恋するローゼマイン 心地の良いそよ風が頬を撫でて、ゆっくり意識が浮かび上がる。
(あれ? わたし、何してたんだっけ?)
見慣れた部屋の景色が、ぼんやりと映る。
部屋を包みこむ匂いも、本棚や魔道具の実験器具も、よく知っているものばかり。
(フェルディナンド様の隠し部屋ね)
世界でいちばん、安全な場所。
わたしは安心して、また目を閉じようとした。
けど、そこで自分の体勢に違和感を覚える。
フカフカの長椅子に、仰向けで寝ているようだ。
それなのに、頭のあたりが妙な感触なのである。
少しずつ意識を集中させて、ハッと気付いた。
(えっ? フェルディナンド様……?)
顔を動かさず、視線だけを天井に向ける。
分厚い本の表紙が目に入り、その瞬間、すべてを理解した。
(フェルディナンド様に膝枕されてるぅっ)
はわっ、と口が開いただけで、声はださなかった。
身じろぎせずに済んだのも、驚きで体が硬直したからだ。
その代わり、心臓がドッドッと早鐘を打ち始める。
(ええぇっ? こ、これは、夢っ)
眠気など吹き飛び、急激に体温が上昇する。
頬が熱くなり、けど、起き上がって顔を見る勇気もない。
(フェルディナンド様の枕、意外とやわらかいな)
などと、現実逃避の感想が頭をよぎった。
いや、そんな場合じゃない。
頭を働かせようとしてもドキドキが落ちつかず、焦りばかり募る。
そもそも、なんでこんな状況になったのか。
記憶をたどってみると、キッカケは些細なことだった。
寝る暇もないくらい忙しいはずのフェルディナンドが、わずかな休憩時間に隠し部屋にこもって趣味の実験をしてると聞き、これはいけないと乗り込んだのだ。

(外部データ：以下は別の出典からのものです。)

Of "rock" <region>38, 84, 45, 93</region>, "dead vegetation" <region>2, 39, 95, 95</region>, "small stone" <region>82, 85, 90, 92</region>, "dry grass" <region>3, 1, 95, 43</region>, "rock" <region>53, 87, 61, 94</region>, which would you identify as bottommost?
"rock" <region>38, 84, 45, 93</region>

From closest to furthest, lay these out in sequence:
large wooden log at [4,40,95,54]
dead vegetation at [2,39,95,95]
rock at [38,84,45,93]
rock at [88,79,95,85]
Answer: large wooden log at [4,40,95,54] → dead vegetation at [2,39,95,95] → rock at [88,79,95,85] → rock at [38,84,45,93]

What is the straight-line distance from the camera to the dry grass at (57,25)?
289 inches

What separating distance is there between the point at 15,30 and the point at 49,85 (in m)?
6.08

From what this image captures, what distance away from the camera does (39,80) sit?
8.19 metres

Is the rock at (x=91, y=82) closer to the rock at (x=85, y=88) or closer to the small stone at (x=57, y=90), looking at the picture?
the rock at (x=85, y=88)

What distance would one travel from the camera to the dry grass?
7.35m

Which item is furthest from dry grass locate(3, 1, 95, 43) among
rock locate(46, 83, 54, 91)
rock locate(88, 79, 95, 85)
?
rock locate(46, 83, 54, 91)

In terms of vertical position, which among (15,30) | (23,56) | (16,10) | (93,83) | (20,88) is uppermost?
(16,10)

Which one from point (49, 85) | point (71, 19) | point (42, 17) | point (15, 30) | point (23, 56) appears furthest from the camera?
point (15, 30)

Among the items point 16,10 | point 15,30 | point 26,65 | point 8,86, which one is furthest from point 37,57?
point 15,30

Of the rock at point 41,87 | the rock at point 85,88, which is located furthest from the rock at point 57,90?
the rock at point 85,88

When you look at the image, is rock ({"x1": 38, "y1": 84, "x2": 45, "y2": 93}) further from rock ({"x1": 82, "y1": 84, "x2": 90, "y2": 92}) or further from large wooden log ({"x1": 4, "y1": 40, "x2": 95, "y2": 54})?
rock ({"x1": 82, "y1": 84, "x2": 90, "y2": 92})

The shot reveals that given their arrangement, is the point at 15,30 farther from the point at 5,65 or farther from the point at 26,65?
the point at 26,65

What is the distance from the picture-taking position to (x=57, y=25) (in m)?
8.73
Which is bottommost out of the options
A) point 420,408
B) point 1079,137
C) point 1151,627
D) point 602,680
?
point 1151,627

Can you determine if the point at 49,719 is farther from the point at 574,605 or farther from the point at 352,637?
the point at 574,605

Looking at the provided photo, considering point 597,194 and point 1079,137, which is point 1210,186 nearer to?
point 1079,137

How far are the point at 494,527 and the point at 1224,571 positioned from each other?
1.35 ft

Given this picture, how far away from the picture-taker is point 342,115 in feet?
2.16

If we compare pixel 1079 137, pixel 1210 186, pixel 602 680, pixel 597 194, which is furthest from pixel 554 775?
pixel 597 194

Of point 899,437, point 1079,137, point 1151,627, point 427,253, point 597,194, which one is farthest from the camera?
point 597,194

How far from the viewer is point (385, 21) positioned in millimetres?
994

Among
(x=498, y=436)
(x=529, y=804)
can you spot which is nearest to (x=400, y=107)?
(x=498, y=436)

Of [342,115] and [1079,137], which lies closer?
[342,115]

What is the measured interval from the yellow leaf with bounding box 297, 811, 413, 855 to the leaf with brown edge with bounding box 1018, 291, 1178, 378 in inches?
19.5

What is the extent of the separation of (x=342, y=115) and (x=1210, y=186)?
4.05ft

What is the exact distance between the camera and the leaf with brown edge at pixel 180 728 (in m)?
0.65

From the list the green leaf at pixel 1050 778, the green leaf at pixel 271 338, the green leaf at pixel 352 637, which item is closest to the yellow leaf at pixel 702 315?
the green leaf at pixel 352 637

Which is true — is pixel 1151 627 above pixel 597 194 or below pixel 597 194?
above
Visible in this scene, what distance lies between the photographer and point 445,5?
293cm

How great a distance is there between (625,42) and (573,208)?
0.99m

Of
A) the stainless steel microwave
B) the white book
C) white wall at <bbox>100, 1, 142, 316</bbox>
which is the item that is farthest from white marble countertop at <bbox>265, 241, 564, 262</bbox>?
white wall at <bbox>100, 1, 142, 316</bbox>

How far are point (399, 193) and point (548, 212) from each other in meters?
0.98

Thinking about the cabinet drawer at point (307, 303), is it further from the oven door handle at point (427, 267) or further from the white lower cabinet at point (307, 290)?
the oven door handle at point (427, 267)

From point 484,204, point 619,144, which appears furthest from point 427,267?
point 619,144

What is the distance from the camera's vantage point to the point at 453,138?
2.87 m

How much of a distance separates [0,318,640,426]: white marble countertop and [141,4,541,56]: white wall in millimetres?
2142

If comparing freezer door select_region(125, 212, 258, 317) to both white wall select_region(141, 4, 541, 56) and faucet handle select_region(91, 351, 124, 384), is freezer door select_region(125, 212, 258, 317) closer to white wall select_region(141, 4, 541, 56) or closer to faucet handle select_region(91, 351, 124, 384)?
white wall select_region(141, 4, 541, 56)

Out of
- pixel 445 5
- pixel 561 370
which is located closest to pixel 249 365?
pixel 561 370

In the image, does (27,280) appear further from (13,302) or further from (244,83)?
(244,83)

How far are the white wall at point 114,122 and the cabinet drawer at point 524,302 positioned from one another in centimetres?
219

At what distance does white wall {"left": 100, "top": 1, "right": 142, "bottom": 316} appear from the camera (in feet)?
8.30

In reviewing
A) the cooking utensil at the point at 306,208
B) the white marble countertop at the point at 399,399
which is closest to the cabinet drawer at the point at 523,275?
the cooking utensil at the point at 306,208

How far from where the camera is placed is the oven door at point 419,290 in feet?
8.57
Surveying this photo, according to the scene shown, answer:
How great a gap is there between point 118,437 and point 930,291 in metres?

案の定、実験途中だったらしいフェルディナンドは、わたしを見てイヤそうな顔になった。
『フェルディナンド様っ、また徹夜を……』
わたしが説教しようとすると、見たことのない本を開いて顔面に押しつけてきた。
その後のことは、はっきり覚えてない。
読んだことのない新しい本に浮かれ、まんまと読みふけってしまったということくらいしか……。
(あぁ……あとで、みんなに怒られる)
ミイラ取りがミイラになったあげく、長椅子を占拠して昼寝をする始末。
でも、隠し部屋での出来事は、フェルディナンドさえ黙っていれば分からない。
(よし。フェルディナンド様に賄賂を渡して……)
「ローゼマイン?」
「ひゃいっ」
ビクッと肩が跳ねる。
ついでに変な声も出た。
「起きてるのは分かっているぞ」
(なんでバレた)
こんどは違う意味で、心臓がバクバクする。
そよ風では足りないくらい汗がにじんできた。
「暑いようだな。風量を上げよう」
フェルディナンド様がそう言うと、そよ風だったのが、強めの風に変わる。
なんか、扇風機みたい。
おそらく、そのような魔道具を作ったのだろう。
「あ、あの、フェルディナンド様っ」
起き上がろうとしたが、フェルディナンドの手に額を抑えられる。
視界から分厚い本が消えて、代わりにフェルディナンドの顔が出てきた。
(お、怒って……ないよね?)
いつも不機嫌そうな表情をしてるけど、今は違った。
なぜか、すごく機嫌がよさそうだ。
「寝ていなさい。君もろくに休んでいないだろう」
「フェルディナンド様。わたくしの本は?」
「君の体力が回復したら渡してやろう」
「わたくしの本ですよ!」
「持ち主は私だ。君に貸すかどうかは、私が決める」
すげない返事にムッとして、フェルディナンドをにらんだ。
いや、にらむ振りをしただけ。
(あぁ……どうしてフェルディナンド様を見ると、ドキドキするのかな?)
今まで、こんなことなかったのに。
初めての感情に戸惑いながら、フェルディナンドを見つめる。
「もう少し寝ていなさい」
「はぁい」
わたしが素直に返事をすると、フェルディナンドが口端を上げた。
フッと笑う口元が色っぽくて、鼓動が跳ねる。
(ドキドキしすぎて眠れないよっ)
だけど、そんな文句を言うわけにもいかず、わたしは胸に両手を当てて、ギュッと目を閉じた。